On retrouve la longueur de phrases proustiennes qui tentent de ne pas se perdre dans la mouvance du temps, entre le retour du souvenir et le danger de l’oubli.
Si l’auteur a conscience des achoppements entre son amante et lui, il omet de mentionner les paramètres extérieurs et non des moindres que sont les contextes économique et historique, un monde libéral qui fait peser sur l’individu des pressions insoutenables se répercutant sur le couple. Dolores - la nouvelle douleur - le paiera au prix fort : archétype de l’abandon ou de la décomposition familiale, prémices de femme déjà modelée par le contexte, elle se perdra dans une autodestruction qui résonne comme la fin anticipée du roman, comme un trou dans la narration. Oui, la brutalité de cette béance soudaine et totalement inattendue remet en cause la narration elle-même. La fille de l’amante ne se sacrifie pas : elle ne peut lutter, seule, contre l’aspiration du nihilisme qui touche une grande partie de la jeunesse occidentale, déboussolée par l’éclatement de la famille et l’offre idéaliste quasiment réduite à néant par le monde marchand.
L’ambiguïté du désir pour Dolorès - et réciproquement - montre, une fois de plus, l’essence primitive d’éros, ses racines sauvages voire archaïques, surmontées seulement par l’invention de la civilisation. Richard Millet traverse des contrées indécentes, pornographiques puisque la broderie de sa souffrance personnelle et de celle des deux femmes rejoint la clarté immaculée du jour, sa nudité, sa crudité, dans une déflagration cathartique. Mais cette obscénité tâche de se transformer en œuvre d’art pour mieux accepter le mystère des liens affectifs et comprendre la complexité de leurs enjeux. Dans ce livre, l’auteur est un amant errant qui réfracte l’inexistence sociale de l’écrivain d’aujourd’hui - d’autant plus doué - , un errant volontiers sensible à l’autoflagellation. La figure christique de Millet le transforme paradoxalement en romain, oui, en homme antique prêt à endurer les plus grandes et douloureuses épreuves, habitué à la frugalité, habitué au combat, comme tendrait à le prouver la texture de l’incipit, digne d’un général rapportant ses mémoires : " Je crois avoir vécu. J’ai connu les travaux des champs et ceux de la guerre ; et j’ai écrit des livres. J’ai souvent été seul. J’ai aimé plusieurs femmes ". Un légionnaire qui redevient le fils de Dieu dès lors que la capitulation envahit son cortex, bien loin, ainsi, de l’abnégation romaine symbolisée par l’obsession de la victoire qui seule garantit l’honneur suprême …

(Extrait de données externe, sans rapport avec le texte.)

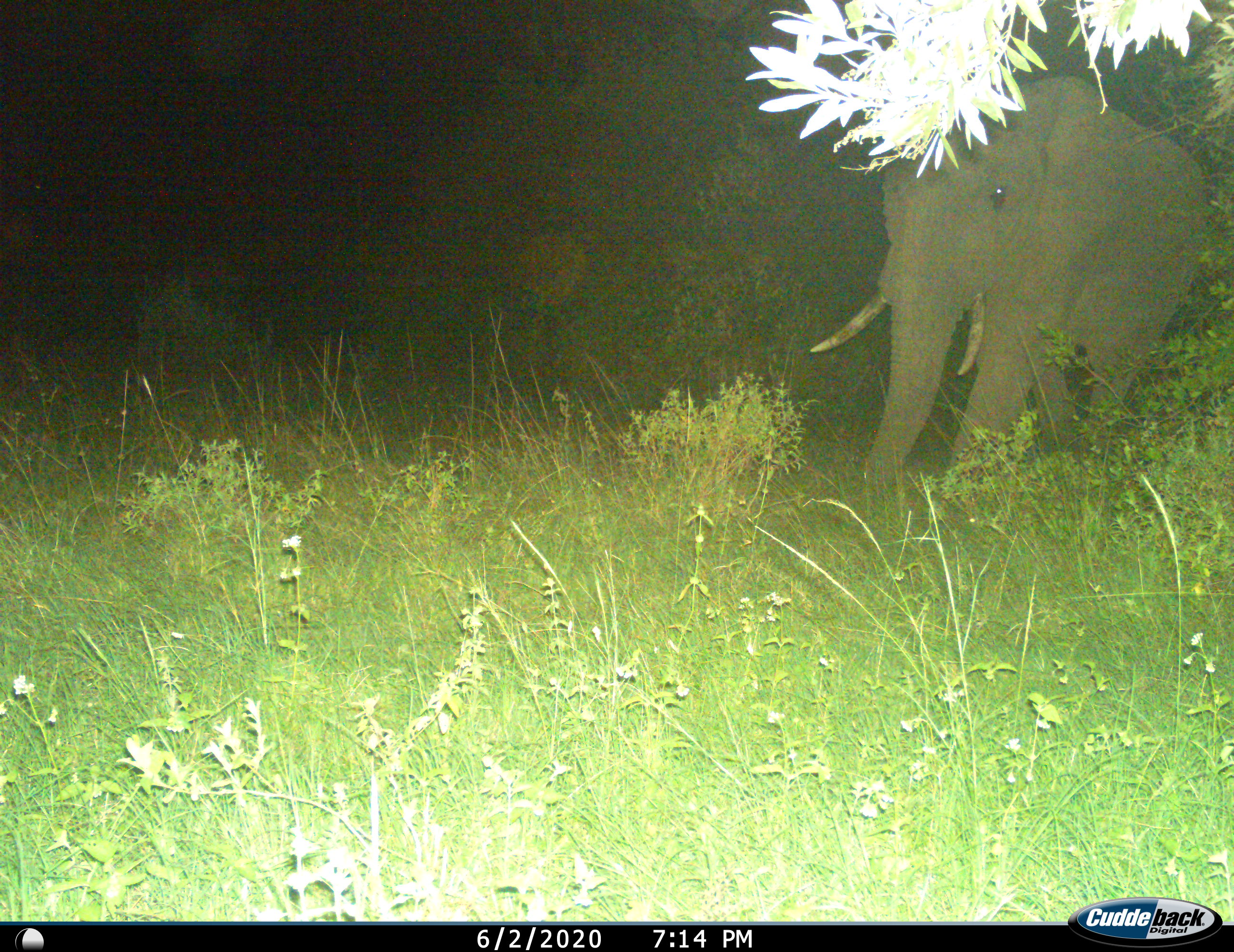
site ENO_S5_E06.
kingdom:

La dynamique du roman connaît une soudaine accélération, aux deux-tiers de son développement, dès lors que l’éditrice de l’auteur refuse la première restitution. Une femme, encore, guide l’amant errant, cette fois-ci vers un plus grand engagement narratif qui verra les personnages principaux apparaître sous la forme de diamants : de la matière pure, noble, traversée par une nouvelle narration qui semble cerner le parcours de chacun dans une lucidité assumée. Une incandescence enfin touchée.
La trajectoire de l’auteur - un homme à l’intersection de deux femmes - ne peut qu’inciter le lecteur à adopter une attitude compassionnelle.
La compassion … Richard Millet en possède sûrement, en chrétien atypique qui paraît osciller, en permanence, entre l’amour du Christ et celui des femmes.